UN calls for scam centre clampdown amid 'staggering' abuses
The UN human rights agency on Friday called on governments to clamp down on scam centres, which have mushroomed in Southeast Asia and where hundreds of thousands of people have been trafficked into forced labour. The agency released a report documenting torture, sexual abuse, forced abortions, food deprivation, solitary confinement and other abuses. "The litany of abuse is staggering and at the same time heart-breaking," UN Human Rights high commissioner Volker Turk said, calling on governments to act against corruption that was "deeply entrenched in such lucrative scamming operations, and to prosecute the criminal syndicates behind them".
The UNHCR agency had already said in a 2023 report that hundreds of thousands of people were forced to work in the centres, that other investigations have found are responsible for billions of dollars of online fraud.

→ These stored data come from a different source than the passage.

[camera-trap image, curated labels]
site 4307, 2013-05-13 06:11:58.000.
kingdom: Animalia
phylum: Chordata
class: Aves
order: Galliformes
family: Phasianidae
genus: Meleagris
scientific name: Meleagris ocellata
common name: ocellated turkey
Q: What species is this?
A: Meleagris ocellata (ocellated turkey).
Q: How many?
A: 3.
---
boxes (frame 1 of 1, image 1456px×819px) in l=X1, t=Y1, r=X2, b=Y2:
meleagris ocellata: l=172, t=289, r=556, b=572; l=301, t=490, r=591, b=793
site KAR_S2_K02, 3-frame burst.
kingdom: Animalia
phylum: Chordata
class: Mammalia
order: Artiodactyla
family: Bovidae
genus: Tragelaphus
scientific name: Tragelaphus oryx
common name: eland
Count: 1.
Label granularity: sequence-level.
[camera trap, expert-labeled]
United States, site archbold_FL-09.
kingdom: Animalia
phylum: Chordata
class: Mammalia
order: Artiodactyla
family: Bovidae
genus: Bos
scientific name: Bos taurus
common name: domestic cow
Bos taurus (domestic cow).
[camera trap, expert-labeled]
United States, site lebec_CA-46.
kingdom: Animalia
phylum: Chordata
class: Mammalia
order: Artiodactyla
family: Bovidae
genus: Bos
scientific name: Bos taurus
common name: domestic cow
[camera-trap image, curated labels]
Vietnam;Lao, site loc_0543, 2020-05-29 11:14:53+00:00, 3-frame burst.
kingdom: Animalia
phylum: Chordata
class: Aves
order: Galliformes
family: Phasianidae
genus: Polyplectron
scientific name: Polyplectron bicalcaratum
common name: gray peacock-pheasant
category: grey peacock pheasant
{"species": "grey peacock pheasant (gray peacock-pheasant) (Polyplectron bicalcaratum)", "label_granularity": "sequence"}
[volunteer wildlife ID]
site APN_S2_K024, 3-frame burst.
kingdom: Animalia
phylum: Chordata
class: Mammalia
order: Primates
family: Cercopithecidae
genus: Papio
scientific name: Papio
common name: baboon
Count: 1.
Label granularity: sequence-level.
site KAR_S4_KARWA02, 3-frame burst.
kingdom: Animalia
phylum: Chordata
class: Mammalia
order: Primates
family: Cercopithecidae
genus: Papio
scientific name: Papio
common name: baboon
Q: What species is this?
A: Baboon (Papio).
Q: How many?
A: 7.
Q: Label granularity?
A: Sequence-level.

The new report said satellite imagery and on-ground reports show that nearly three-quarters of the scam operations are in the Mekong region and have spread to some Pacific Island countries, South Asia, Gulf States, West Africa and the Americas.
Based on accounts from victims, police, and civil society groups, the report said forced labourers had described being held in immense compounds resembling self-contained towns, made up of heavily fortified multi-storey buildings with barbed wire-topped walls and armed guards. The report into forced labour at scam centres in Cambodia, Laos, Myanmar, the Philippines and the United Arab Emirates between 2021 and 2025, reinforced reports of the deprivation that the scam centre workers are put through. "A victim from Sri Lanka related how those who failed to meet monthly scamming targets were subject to immersion in water containers (known as 'water prisons') for hours," said the report.
"Victims also recounted being forced to witness or even conduct grave abuse of others as a means to ensure compliance; one Bangladeshi victim said that he was ordered to beat other workers and a victim from Ghana recounted being forced to watch his friend being beaten in front of him." A Vietnamese woman told how she was starved for a week after trying to escape. People said that police and border guards were sometimes complicit in the scam centres. The UN said that many of the forced labourers were wrongly treated as criminals once freed.
The victims "require coordinated timely, safe and effective rescue operations, respect for the principle of non-refoulement, as well as available support mechanisms to ensure torture and trauma rehabilitation and address risks of reprisals or re-trafficking," said Turk.